*Task item A*. Do these statements agree with the article on NICE's dementia guidelines? (i) NICE published the HTA consultation document in February 2005. (ii) Memantine was recommended for moderately severe-to-severe Alzheimer's outside research studies. (iii) The projected saving in the second year was £60 million. Answer yes or no for each and quote the words of the article that decide it.
*Task item B*. Which anti-Alzheimer drugs does the article on NICE's dementia guidelines name?
*Task item C*. Extend the article on NICE's dementia guidelines, picking up right after its final sentence.
Start of Source extract
Thriving on challenge: NICE’s dementia guidelines

Pages 535-538 | Published online: 09 Jan 2014

Britain’s National Institute for Health and Clinical Excellence (NICE) is no stranger to political controversy, but when in February 2005 it published a health technology appraisal (HTA) consultation document on the second-generation anti-Alzheimer drugs (donepezil, galantamine, rivastigmine and memantine) it may not have anticipated how dramatic the response would be.

The HTA committee’s recommendations were:

The cholinesterase inhibitors donepezil, rivastigmine and galantamine were no longer recommended for use in the treatment of mild-to-moderate Alzheimer’s disease.

The NMDA agonist memantine was not recommended for the treatment of moderately severe-to-severe Alzheimer’s, except in research studies.

People currently receiving these drugs could continue this therapy, until it is considered appropriate to stop.

In other words, medication that had formerly been endorsed by NICE in 2001, and widely welcomed by professionals and carers’ organizations, would no longer be available through the National Health Service (NHS). The HTA committee argued that these drugs were not cost effective Citation[1]. According to the HTA committee’s economic analysis, preventing prescribing for new patients could save £15 million from the expected growth in drug budgets in the first year after stopping prescribing, £45 million in the second year and £60 million in the third.

Consequences of consultation

Subsequent negative feedback from stakeholders led to a revision of the recommendations. Critical clinicians, economists, patient advocates and drug manufacturers challenged NICE’s reliance on quality-adjusted life years (QALYs) as a measure of cost–effectiveness in dementia, the use in the economic models of old data about service costs derived from the USA, questionable approaches to finding and analyzing trials and treatment assumptions that did not correspond with practice Citation[2]. More trial data were obtained from pharmaceutical companies, particularly from subgroup analyses of responders, and this (with more up-to-date UK data on services) resulted in new economic analyses that were more favorable to the cholinesterase inhibitors, if not to the NMDA agonist.

The outcomes of this review process were fourfold:

The three cholinesterase inhibitors were recognized as useful and cost-effective drugs for modifying cognitive symptoms in moderate Alzheimer’s disease. Donepezil, galantamine and rivastigmine all modify symptoms in a substantial minority of those taking them, for months if not a year or more, and can defer admission to care homes, making them cost effective for health and social services.
End of Source extract
Start of Excerpted data
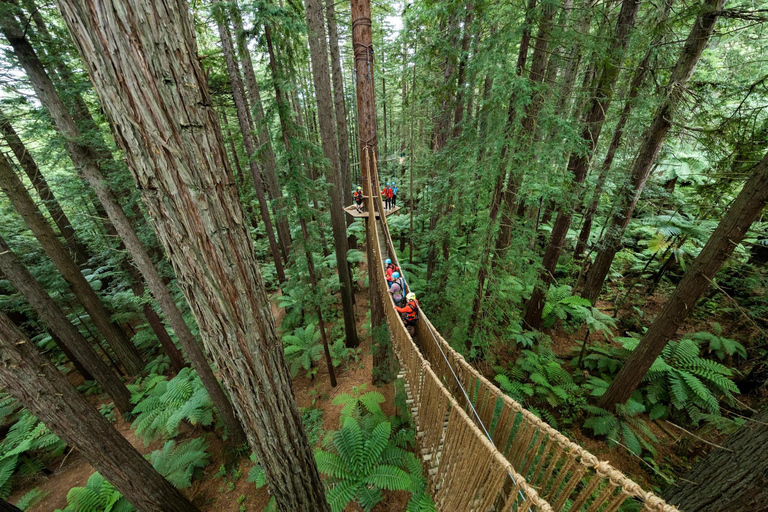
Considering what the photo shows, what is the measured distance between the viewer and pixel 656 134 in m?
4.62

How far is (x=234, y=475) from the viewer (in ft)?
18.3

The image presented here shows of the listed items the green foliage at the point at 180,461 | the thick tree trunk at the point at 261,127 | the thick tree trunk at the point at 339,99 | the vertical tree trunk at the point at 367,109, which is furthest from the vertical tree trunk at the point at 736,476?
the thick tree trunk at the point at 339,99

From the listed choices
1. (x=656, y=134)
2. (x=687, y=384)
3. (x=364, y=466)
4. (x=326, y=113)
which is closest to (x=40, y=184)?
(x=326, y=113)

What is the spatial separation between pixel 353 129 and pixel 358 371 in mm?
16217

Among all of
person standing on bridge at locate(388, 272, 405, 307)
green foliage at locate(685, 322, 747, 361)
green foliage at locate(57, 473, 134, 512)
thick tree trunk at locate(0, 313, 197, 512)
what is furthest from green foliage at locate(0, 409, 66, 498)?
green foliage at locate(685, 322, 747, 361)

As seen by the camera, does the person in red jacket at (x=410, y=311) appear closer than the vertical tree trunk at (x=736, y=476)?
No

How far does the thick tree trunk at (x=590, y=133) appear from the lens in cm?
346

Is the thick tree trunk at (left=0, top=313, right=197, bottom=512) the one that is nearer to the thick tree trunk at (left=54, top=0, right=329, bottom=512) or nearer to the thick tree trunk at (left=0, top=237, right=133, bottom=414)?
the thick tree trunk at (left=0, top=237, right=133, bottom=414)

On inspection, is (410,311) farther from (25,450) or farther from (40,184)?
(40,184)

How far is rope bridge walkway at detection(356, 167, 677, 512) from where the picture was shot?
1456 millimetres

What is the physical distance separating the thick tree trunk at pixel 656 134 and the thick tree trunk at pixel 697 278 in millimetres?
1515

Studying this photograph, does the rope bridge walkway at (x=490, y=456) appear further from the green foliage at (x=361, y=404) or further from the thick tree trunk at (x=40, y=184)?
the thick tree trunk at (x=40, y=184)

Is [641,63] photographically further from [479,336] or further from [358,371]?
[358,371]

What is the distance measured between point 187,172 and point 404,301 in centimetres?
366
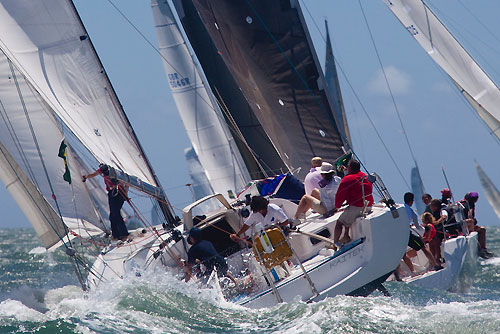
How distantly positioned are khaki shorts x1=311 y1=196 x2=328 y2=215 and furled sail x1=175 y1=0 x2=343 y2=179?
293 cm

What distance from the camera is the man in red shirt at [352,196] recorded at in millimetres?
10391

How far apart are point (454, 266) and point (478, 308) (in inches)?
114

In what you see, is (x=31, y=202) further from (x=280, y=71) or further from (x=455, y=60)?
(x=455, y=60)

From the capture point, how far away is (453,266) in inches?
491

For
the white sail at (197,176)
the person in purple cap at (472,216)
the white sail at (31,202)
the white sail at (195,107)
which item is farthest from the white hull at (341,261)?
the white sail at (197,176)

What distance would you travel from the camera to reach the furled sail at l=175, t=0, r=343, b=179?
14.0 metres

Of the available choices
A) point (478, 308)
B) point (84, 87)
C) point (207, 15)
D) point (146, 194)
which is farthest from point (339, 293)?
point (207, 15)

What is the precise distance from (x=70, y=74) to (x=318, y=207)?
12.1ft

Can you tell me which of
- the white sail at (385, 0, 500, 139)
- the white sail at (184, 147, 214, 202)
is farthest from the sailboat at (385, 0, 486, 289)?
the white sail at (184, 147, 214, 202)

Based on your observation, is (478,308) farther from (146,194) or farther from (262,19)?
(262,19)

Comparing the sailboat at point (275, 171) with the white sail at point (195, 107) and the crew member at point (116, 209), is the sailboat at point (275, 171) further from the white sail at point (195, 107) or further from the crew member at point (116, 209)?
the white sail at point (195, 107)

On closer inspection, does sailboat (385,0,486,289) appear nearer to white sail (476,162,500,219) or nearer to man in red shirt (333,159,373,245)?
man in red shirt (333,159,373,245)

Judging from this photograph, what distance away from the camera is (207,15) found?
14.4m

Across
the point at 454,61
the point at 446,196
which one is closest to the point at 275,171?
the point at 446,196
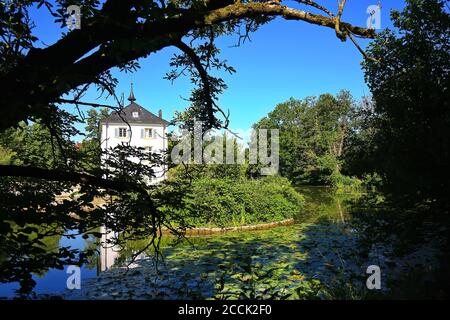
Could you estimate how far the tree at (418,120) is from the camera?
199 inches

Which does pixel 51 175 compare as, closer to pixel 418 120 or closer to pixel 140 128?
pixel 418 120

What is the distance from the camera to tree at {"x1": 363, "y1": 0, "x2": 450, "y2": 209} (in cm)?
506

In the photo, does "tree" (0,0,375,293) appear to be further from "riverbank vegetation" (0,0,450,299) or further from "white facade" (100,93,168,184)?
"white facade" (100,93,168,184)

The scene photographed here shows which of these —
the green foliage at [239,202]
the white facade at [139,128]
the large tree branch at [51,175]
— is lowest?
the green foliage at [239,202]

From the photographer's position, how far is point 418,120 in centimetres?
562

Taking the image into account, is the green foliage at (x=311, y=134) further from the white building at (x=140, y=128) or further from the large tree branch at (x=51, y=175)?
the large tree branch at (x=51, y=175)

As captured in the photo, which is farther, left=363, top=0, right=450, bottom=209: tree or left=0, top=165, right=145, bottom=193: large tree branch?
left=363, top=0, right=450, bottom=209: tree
End of Excerpted data
*Task result A*.
(i) Yes: "when in February 2005 it published a health technology appraisal (HTA) consultation document"
(ii) No: "was not recommended for the treatment of moderately severe-to-severe Alzheimer’s, except in research studies"
(iii) No: "£45 million in the second year and £60 million in the third"

*Task result B*. Donepezil, galantamine, rivastigmine, memantine

*Task result C*.
Treatment with them should continue to be initiated by specialists, who would be guided by Mini-Mental State Exam (MMSE) scores between ten and 20, or clinical judgments about significant impairment in their patients, with some caveats about patients with language difficulties or learning disabilities. NICE agreed that clinically usable measurement scales (e.g., MMSE) may not be satisfactory for staging the disease process, that individual treatment outcomes in neurodegenerative disorders are difficult to measure, and clinical judgment may be suitable to make treatment decisions.

Memantine should not to be prescribed outside research trials.

Individualized outcomes, whilst potentially useful in syndromes as variable as dementia, were difficult to describe because so little research had been performed on them, which itself reflected the unbalanced research process. The review of evidence had revealed that research attention to the whole trajectory of dementia syndromes was needed.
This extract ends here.